— Collection entries —

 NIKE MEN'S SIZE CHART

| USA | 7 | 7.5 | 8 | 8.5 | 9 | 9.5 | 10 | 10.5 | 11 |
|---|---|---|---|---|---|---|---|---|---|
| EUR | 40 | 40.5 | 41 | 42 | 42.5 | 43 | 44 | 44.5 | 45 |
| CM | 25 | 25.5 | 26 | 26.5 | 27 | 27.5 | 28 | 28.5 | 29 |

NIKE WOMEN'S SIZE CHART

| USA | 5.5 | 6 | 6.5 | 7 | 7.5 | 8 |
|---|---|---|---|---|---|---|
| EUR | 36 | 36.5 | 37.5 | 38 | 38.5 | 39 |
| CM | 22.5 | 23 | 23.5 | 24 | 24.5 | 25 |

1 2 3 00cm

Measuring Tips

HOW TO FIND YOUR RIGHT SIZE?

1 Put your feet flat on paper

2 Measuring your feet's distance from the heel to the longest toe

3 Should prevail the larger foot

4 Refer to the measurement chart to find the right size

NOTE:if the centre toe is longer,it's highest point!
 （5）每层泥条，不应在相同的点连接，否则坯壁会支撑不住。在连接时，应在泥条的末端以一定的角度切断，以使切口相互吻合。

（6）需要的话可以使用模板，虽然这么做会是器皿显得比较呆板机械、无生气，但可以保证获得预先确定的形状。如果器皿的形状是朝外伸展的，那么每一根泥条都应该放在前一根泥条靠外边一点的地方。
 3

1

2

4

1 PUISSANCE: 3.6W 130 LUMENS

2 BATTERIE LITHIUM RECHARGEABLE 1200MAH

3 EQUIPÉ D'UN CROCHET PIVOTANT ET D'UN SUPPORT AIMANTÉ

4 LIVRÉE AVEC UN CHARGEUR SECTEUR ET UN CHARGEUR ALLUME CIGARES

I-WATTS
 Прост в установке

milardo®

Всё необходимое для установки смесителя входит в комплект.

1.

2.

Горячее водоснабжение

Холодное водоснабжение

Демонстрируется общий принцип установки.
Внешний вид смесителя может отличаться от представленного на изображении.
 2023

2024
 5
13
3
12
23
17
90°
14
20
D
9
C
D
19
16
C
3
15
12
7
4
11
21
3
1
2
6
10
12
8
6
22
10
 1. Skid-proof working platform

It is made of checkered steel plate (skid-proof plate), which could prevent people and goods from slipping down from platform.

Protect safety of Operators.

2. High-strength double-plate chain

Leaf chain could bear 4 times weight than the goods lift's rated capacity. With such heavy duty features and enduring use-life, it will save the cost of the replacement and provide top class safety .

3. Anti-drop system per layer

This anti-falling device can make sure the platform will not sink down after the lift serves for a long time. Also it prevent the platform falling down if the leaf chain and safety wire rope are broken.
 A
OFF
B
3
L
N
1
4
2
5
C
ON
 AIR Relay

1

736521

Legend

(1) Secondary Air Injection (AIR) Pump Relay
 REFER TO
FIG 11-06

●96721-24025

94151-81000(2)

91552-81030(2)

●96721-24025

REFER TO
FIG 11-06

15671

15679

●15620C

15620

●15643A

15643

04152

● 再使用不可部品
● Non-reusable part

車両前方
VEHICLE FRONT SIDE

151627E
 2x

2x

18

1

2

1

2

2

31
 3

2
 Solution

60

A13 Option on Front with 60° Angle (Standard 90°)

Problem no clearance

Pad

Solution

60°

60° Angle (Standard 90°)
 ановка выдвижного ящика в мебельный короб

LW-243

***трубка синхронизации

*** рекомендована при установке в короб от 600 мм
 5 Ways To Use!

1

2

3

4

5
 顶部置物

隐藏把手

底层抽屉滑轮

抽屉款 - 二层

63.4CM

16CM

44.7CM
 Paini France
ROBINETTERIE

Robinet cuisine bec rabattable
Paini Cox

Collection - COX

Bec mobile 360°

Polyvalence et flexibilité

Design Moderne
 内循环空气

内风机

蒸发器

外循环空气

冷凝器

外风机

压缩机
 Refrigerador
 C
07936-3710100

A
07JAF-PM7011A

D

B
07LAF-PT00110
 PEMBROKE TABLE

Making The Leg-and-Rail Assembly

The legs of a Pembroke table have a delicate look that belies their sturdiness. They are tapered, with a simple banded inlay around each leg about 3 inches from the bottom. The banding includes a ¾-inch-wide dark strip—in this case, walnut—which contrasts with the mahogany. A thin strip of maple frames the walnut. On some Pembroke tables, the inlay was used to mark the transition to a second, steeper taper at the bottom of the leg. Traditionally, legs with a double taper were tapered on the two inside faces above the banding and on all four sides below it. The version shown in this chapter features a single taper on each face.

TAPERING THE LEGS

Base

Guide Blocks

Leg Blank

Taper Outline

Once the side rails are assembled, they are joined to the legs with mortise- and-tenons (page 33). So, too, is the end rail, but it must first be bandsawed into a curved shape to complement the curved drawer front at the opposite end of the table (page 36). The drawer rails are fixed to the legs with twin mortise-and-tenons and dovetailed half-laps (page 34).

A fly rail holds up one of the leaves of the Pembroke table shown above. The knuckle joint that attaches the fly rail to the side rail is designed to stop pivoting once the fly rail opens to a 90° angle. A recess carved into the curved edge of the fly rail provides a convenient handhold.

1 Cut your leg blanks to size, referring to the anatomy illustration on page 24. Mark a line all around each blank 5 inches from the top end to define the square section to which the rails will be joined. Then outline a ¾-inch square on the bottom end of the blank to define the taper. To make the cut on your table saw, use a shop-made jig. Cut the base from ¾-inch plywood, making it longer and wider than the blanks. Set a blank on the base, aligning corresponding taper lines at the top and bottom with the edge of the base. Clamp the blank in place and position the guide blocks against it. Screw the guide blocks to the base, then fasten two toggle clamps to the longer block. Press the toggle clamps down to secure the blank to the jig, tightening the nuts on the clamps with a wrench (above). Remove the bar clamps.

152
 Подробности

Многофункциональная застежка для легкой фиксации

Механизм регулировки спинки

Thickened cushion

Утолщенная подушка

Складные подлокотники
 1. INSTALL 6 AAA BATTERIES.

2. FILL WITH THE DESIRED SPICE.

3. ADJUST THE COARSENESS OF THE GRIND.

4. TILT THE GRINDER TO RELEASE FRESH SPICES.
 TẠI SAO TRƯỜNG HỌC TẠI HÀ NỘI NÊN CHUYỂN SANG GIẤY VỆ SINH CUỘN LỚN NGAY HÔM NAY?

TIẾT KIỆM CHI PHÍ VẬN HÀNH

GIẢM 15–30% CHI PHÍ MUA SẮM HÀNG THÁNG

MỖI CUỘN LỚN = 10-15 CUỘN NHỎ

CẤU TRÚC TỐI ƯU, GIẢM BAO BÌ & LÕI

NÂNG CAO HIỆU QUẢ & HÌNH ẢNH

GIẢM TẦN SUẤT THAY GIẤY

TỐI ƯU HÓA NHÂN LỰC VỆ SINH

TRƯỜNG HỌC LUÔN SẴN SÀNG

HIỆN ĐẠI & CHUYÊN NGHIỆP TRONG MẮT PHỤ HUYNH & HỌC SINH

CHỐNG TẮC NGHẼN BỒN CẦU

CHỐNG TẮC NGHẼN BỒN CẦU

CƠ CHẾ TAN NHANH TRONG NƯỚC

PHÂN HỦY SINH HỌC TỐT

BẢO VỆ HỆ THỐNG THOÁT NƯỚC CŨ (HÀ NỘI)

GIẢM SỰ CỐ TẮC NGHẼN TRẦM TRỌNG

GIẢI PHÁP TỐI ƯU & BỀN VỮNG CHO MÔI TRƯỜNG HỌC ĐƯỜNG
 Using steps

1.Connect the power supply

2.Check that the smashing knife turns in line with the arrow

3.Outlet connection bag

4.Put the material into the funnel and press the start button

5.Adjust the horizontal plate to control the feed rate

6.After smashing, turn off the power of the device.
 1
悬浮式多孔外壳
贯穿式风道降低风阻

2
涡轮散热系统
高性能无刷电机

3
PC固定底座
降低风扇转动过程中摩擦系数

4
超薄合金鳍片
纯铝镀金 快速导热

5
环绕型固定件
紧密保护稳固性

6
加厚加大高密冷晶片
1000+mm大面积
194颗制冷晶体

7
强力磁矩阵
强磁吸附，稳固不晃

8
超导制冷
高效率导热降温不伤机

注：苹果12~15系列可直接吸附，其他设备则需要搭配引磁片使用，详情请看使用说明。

— Task item —
Set down the lines of the records exactly, from the first one through the line containing "Холодное водоснабжение", and add nothing else.

— Expected answer —
 NIKE MEN'S SIZE CHART

| USA | 7 | 7.5 | 8 | 8.5 | 9 | 9.5 | 10 | 10.5 | 11 |
|---|---|---|---|---|---|---|---|---|---|
| EUR | 40 | 40.5 | 41 | 42 | 42.5 | 43 | 44 | 44.5 | 45 |
| CM | 25 | 25.5 | 26 | 26.5 | 27 | 27.5 | 28 | 28.5 | 29 |

NIKE WOMEN'S SIZE CHART

| USA | 5.5 | 6 | 6.5 | 7 | 7.5 | 8 |
|---|---|---|---|---|---|---|
| EUR | 36 | 36.5 | 37.5 | 38 | 38.5 | 39 |
| CM | 22.5 | 23 | 23.5 | 24 | 24.5 | 25 |

1 2 3 00cm

Measuring Tips

HOW TO FIND YOUR RIGHT SIZE?

1 Put your feet flat on paper

2 Measuring your feet's distance from the heel to the longest toe

3 Should prevail the larger foot

4 Refer to the measurement chart to find the right size

NOTE:if the centre toe is longer,it's highest point!
 （5）每层泥条，不应在相同的点连接，否则坯壁会支撑不住。在连接时，应在泥条的末端以一定的角度切断，以使切口相互吻合。

（6）需要的话可以使用模板，虽然这么做会是器皿显得比较呆板机械、无生气，但可以保证获得预先确定的形状。如果器皿的形状是朝外伸展的，那么每一根泥条都应该放在前一根泥条靠外边一点的地方。
 3

1

2

4

1 PUISSANCE: 3.6W 130 LUMENS

2 BATTERIE LITHIUM RECHARGEABLE 1200MAH

3 EQUIPÉ D'UN CROCHET PIVOTANT ET D'UN SUPPORT AIMANTÉ

4 LIVRÉE AVEC UN CHARGEUR SECTEUR ET UN CHARGEUR ALLUME CIGARES

I-WATTS
 Прост в установке

milardo®

Всё необходимое для установки смесителя входит в комплект.

1.

2.

Горячее водоснабжение

Холодное водоснабжение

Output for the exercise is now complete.